## Set task
Print the records below word for word, but leave out the pictures.

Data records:
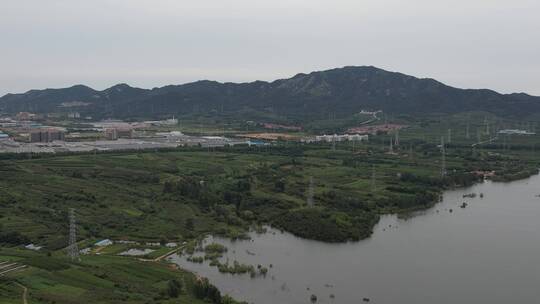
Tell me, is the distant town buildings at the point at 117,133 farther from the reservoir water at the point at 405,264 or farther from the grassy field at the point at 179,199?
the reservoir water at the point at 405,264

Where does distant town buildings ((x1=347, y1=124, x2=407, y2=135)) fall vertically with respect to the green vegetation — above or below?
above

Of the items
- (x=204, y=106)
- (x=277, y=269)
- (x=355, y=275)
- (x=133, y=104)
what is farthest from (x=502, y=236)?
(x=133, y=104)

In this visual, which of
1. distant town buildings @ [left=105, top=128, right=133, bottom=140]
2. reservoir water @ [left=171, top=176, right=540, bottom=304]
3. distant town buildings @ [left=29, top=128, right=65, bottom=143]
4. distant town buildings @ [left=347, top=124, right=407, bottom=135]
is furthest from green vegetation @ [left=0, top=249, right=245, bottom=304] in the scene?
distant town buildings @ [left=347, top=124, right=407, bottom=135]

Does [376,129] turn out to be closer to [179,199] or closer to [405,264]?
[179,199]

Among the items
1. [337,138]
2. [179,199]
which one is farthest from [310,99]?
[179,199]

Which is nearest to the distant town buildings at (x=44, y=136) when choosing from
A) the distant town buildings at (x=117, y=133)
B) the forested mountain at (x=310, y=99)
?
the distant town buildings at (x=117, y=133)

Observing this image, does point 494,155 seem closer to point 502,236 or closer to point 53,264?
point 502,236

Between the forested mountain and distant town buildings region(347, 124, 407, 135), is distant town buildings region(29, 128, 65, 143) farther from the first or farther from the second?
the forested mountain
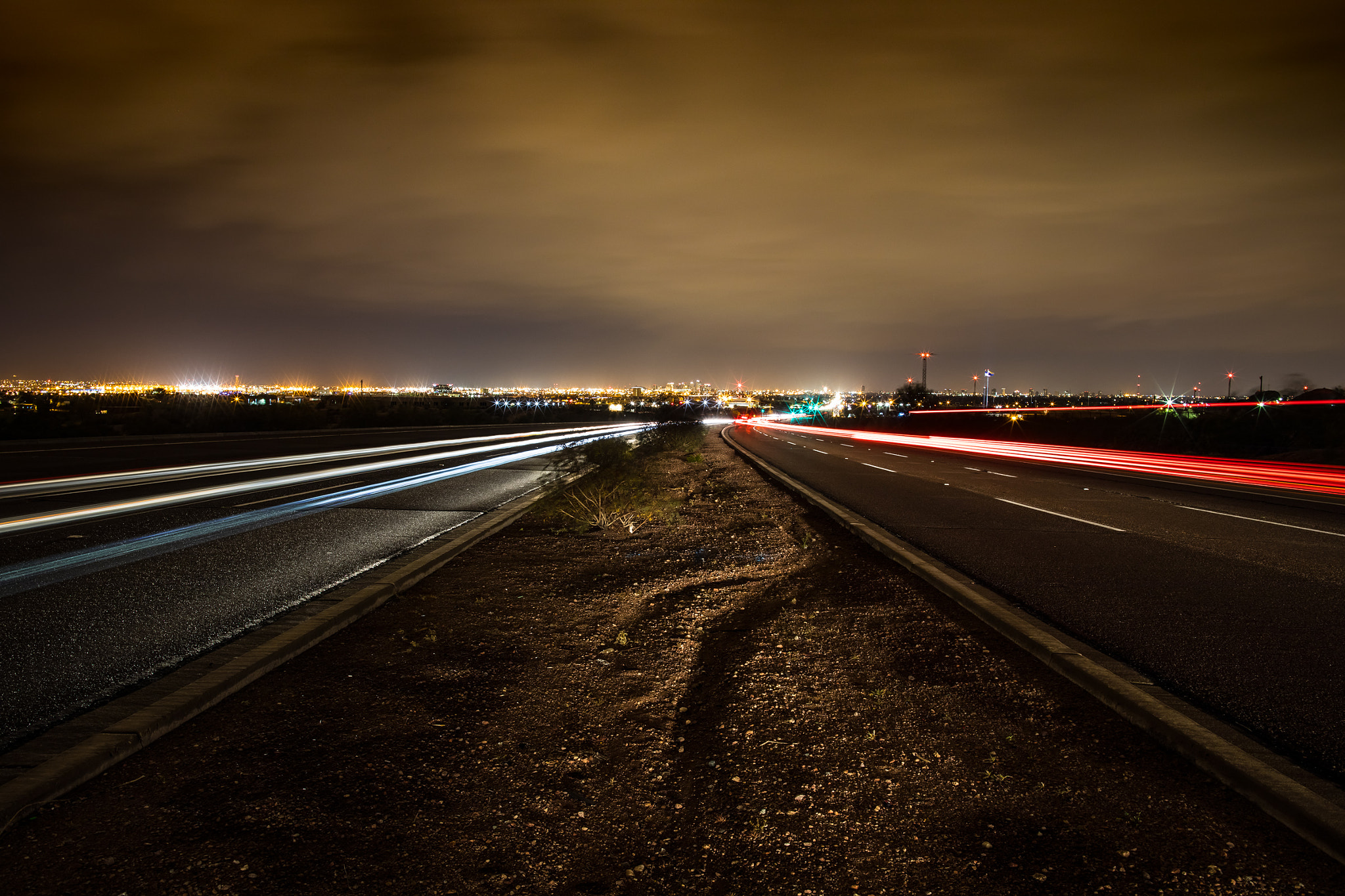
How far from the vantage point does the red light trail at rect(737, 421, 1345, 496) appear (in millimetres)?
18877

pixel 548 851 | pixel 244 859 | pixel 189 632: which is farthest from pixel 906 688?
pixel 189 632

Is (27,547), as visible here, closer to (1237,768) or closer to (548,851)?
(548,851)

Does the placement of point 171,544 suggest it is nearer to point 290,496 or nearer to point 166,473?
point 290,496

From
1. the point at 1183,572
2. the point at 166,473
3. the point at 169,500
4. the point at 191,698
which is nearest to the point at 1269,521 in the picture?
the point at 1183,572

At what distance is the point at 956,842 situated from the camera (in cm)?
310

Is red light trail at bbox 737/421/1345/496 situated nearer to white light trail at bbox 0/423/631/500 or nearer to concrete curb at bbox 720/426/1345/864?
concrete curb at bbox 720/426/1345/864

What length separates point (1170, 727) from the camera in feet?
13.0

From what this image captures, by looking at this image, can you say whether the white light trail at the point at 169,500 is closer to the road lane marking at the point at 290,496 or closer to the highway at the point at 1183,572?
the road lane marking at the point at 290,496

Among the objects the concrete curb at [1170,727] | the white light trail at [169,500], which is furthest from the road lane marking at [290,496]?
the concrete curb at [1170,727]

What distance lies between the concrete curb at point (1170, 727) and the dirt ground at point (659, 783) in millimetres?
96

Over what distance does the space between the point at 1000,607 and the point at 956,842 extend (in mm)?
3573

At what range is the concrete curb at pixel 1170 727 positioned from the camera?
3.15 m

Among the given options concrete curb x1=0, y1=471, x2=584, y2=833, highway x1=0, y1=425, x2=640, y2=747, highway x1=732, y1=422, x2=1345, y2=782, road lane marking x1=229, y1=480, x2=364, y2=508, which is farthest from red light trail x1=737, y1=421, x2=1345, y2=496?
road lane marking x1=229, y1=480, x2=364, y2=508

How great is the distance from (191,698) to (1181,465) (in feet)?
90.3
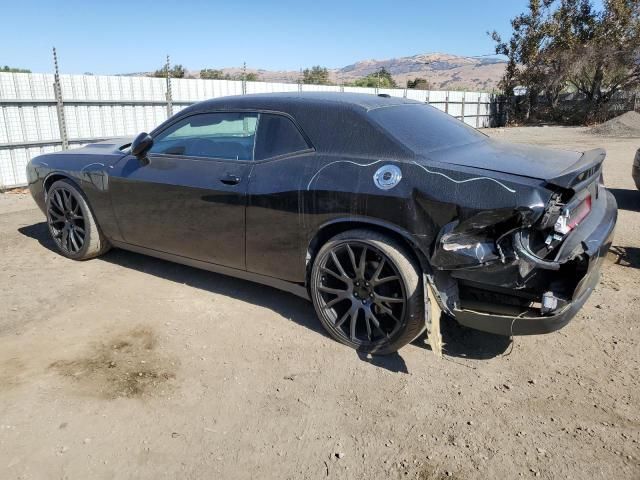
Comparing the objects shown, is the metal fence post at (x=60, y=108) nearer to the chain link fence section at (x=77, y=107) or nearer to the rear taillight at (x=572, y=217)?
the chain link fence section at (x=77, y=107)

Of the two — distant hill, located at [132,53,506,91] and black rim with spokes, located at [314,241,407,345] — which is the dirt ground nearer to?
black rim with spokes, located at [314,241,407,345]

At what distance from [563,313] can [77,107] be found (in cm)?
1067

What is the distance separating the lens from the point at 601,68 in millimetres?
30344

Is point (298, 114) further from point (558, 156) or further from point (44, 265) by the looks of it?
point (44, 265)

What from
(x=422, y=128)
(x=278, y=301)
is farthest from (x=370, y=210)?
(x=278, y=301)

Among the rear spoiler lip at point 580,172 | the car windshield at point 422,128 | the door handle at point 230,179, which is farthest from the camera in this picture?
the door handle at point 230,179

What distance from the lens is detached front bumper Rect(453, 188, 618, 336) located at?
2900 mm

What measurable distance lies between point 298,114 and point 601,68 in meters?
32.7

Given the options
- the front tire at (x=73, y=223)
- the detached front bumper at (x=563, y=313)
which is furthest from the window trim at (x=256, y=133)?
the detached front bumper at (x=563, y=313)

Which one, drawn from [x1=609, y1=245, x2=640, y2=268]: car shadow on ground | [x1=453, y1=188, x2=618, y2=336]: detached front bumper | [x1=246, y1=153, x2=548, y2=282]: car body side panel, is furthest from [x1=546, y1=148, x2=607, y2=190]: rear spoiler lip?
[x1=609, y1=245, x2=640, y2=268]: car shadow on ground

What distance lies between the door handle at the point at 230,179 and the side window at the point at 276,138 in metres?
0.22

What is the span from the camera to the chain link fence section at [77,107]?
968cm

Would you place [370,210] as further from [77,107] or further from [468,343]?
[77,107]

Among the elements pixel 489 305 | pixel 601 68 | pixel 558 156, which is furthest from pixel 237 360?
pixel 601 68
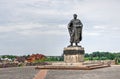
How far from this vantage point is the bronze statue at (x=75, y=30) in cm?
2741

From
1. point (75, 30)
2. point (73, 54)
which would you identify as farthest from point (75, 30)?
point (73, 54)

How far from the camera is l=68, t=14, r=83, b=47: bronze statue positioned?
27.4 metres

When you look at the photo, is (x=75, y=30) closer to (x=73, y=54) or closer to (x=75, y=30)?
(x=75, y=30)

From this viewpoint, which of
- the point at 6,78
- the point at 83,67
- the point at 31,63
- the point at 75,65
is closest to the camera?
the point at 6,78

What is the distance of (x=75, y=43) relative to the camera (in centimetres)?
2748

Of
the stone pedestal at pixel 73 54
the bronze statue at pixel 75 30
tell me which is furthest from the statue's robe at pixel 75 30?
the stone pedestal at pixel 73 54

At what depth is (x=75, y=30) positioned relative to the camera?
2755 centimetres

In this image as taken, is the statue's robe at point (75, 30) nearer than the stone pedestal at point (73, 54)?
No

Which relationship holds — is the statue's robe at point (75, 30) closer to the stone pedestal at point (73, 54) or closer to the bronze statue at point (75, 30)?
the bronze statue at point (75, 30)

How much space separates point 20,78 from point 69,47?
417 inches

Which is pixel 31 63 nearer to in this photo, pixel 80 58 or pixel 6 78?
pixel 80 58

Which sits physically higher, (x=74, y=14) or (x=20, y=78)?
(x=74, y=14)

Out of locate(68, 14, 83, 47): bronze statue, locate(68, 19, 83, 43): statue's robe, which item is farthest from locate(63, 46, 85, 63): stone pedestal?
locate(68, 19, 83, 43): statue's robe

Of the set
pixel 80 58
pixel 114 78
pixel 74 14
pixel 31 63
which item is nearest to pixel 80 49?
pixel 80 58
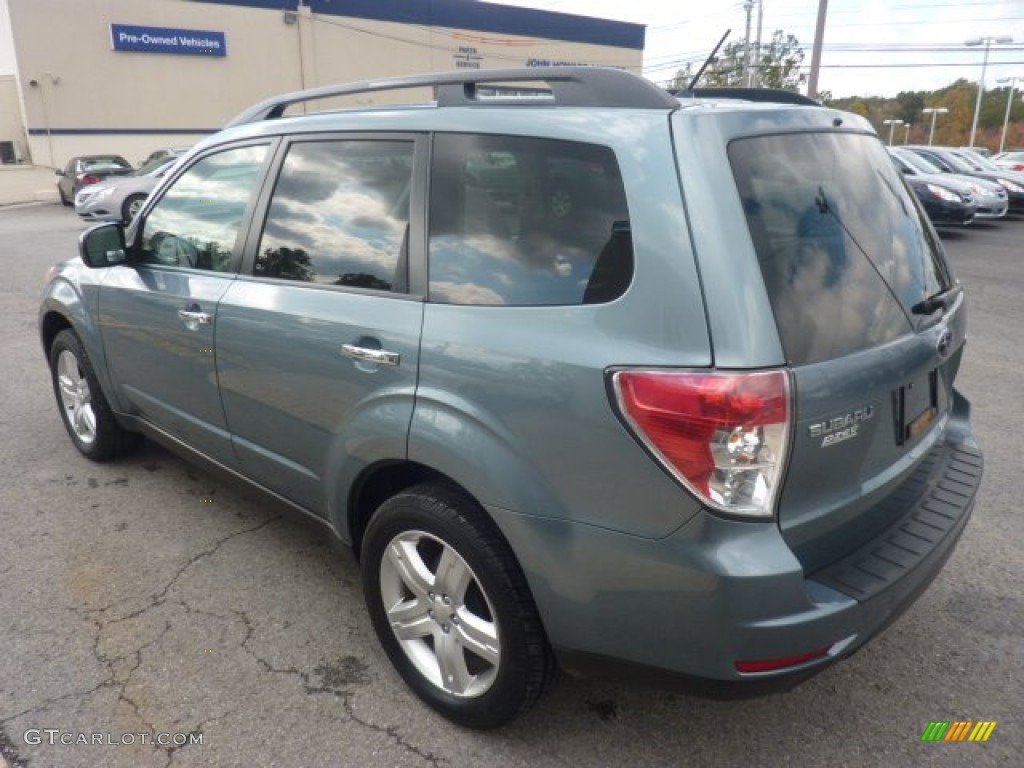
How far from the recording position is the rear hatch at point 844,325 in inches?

## Written answer
Tell me, is the distant town buildings at the point at 117,133 farther from the reservoir water at the point at 405,264 or farther from the grassy field at the point at 179,199?
the reservoir water at the point at 405,264

Where does distant town buildings ((x1=347, y1=124, x2=407, y2=135)) fall vertically with respect to the green vegetation — above or below?
above

Of the items
- (x=204, y=106)
- (x=277, y=269)
- (x=355, y=275)
- (x=133, y=104)
what is farthest from (x=502, y=236)?
(x=133, y=104)

In this visual, which of
1. distant town buildings @ [left=105, top=128, right=133, bottom=140]
2. reservoir water @ [left=171, top=176, right=540, bottom=304]
3. distant town buildings @ [left=29, top=128, right=65, bottom=143]
4. distant town buildings @ [left=347, top=124, right=407, bottom=135]
is furthest from green vegetation @ [left=0, top=249, right=245, bottom=304] in the scene?
distant town buildings @ [left=347, top=124, right=407, bottom=135]

Does [376,129] turn out to be closer to [179,199] or closer to [405,264]?
[179,199]

Among the items
1. [337,138]
2. [179,199]
which one is farthest from [310,99]?
[179,199]

Which is nearest to the distant town buildings at (x=44, y=136) when choosing from
A) the distant town buildings at (x=117, y=133)
B) the forested mountain at (x=310, y=99)
?
the distant town buildings at (x=117, y=133)

Observing this image, does point 494,155 seem closer to point 502,236 or closer to point 53,264?
point 502,236

Between the forested mountain and distant town buildings region(347, 124, 407, 135), is distant town buildings region(29, 128, 65, 143) farther from the first or farther from the second?
the forested mountain
How far from the vantage point does the red light trail at rect(737, 421, 1345, 496) appear (in millimetres)?
18877

pixel 548 851 | pixel 244 859 | pixel 189 632: which is farthest from pixel 906 688?
pixel 189 632

Is (27,547), as visible here, closer to (1237,768) or closer to (548,851)?
(548,851)

Does the placement of point 171,544 suggest it is nearer to point 290,496 or nearer to point 166,473?
point 290,496

From
1. the point at 1183,572
2. the point at 166,473
3. the point at 169,500
4. the point at 191,698
which is nearest to the point at 1269,521 in the picture?
the point at 1183,572

At what distance is the point at 956,842 situated from the camera (in cm)?
310

Is red light trail at bbox 737/421/1345/496 situated nearer to white light trail at bbox 0/423/631/500 or nearer to concrete curb at bbox 720/426/1345/864?
concrete curb at bbox 720/426/1345/864

What length separates point (1170, 727) from the camera in feet?
13.0

From what this image captures, by looking at this image, can you say whether the white light trail at the point at 169,500 is closer to the road lane marking at the point at 290,496 or closer to the highway at the point at 1183,572?
the road lane marking at the point at 290,496

Among the objects the concrete curb at [1170,727] | the white light trail at [169,500], which is furthest from the road lane marking at [290,496]?
the concrete curb at [1170,727]

What distance lies between the concrete curb at point (1170, 727) and the dirt ground at point (659, 783) in millimetres?
96

Over what distance does the space between the point at 1000,607 and the point at 956,842 extend (in mm)?
3573

At what range is the concrete curb at pixel 1170 727 positioned from the camera?
3.15 m

Among the given options concrete curb x1=0, y1=471, x2=584, y2=833, highway x1=0, y1=425, x2=640, y2=747, highway x1=732, y1=422, x2=1345, y2=782, road lane marking x1=229, y1=480, x2=364, y2=508, which is farthest from red light trail x1=737, y1=421, x2=1345, y2=496?
road lane marking x1=229, y1=480, x2=364, y2=508

How great is the distance from (191,698) to (1181,465) (in feet)?
90.3
Comparing the objects shown, is the metal fence post at (x=60, y=108) nearer to the chain link fence section at (x=77, y=107) or nearer to the rear taillight at (x=572, y=217)?
the chain link fence section at (x=77, y=107)

Of the two — distant hill, located at [132,53,506,91] and black rim with spokes, located at [314,241,407,345] — which is the dirt ground nearer to?
black rim with spokes, located at [314,241,407,345]

At what distance from [563,313] can [77,107] be found (in cm)?
1067

What is the distance separating the lens from the point at 601,68 in millimetres?
30344

Is point (298, 114) further from point (558, 156) or further from point (44, 265) by the looks of it?
point (44, 265)

What from
(x=422, y=128)
(x=278, y=301)
is farthest from (x=370, y=210)?
(x=278, y=301)

Among the rear spoiler lip at point 580,172 | the car windshield at point 422,128 | the door handle at point 230,179, which is farthest from the camera in this picture?
the door handle at point 230,179

What distance from the lens is detached front bumper Rect(453, 188, 618, 336) located at?
2900 mm

What measurable distance lies between point 298,114 and point 601,68 in meters?
32.7

Given the options
- the front tire at (x=73, y=223)
- the detached front bumper at (x=563, y=313)
which is furthest from the window trim at (x=256, y=133)?
the detached front bumper at (x=563, y=313)

Which one, drawn from [x1=609, y1=245, x2=640, y2=268]: car shadow on ground | [x1=453, y1=188, x2=618, y2=336]: detached front bumper | [x1=246, y1=153, x2=548, y2=282]: car body side panel, is furthest from [x1=546, y1=148, x2=607, y2=190]: rear spoiler lip?
[x1=609, y1=245, x2=640, y2=268]: car shadow on ground

What distance lies between the door handle at the point at 230,179 and the side window at the point at 276,138 in metres?
0.22

What is the span from the camera to the chain link fence section at [77,107]?
968cm

Would you place [370,210] as further from [77,107] or further from [468,343]?
[77,107]

Among the elements pixel 489 305 | pixel 601 68 | pixel 558 156, which is furthest from pixel 237 360?
pixel 601 68
How far from this vantage point is the bronze statue at (x=75, y=30) in cm?
2741

From
1. point (75, 30)
2. point (73, 54)
which would you identify as farthest from point (75, 30)?
point (73, 54)

How far from the camera is l=68, t=14, r=83, b=47: bronze statue positioned?
27.4 metres

When you look at the photo, is (x=75, y=30) closer to (x=73, y=54) or closer to (x=75, y=30)?
(x=75, y=30)

From this viewpoint, which of
- the point at 6,78
- the point at 83,67
- the point at 31,63
- the point at 75,65
is closest to the camera?
the point at 6,78

What is the distance of (x=75, y=43) relative to the camera (in centimetres)?
2748

Of
the stone pedestal at pixel 73 54
the bronze statue at pixel 75 30
tell me which is furthest from the statue's robe at pixel 75 30?
the stone pedestal at pixel 73 54

At what depth is (x=75, y=30) positioned relative to the camera?
2755 centimetres

In this image as taken, is the statue's robe at point (75, 30) nearer than the stone pedestal at point (73, 54)?
No

Which relationship holds — is the statue's robe at point (75, 30) closer to the stone pedestal at point (73, 54) or closer to the bronze statue at point (75, 30)?
the bronze statue at point (75, 30)

How much space separates point 20,78 from point 69,47?
417 inches

Which is pixel 31 63 nearer to in this photo, pixel 80 58 or pixel 6 78?
pixel 80 58

Which sits physically higher, (x=74, y=14) or (x=20, y=78)?
(x=74, y=14)

Out of locate(68, 14, 83, 47): bronze statue, locate(68, 19, 83, 43): statue's robe, which item is farthest from locate(63, 46, 85, 63): stone pedestal?
locate(68, 19, 83, 43): statue's robe

Of the set
pixel 80 58
pixel 114 78
pixel 74 14
pixel 31 63
which item is nearest to pixel 80 49?
pixel 80 58
How far from the recording position is the rear hatch at point 844,325 in inches?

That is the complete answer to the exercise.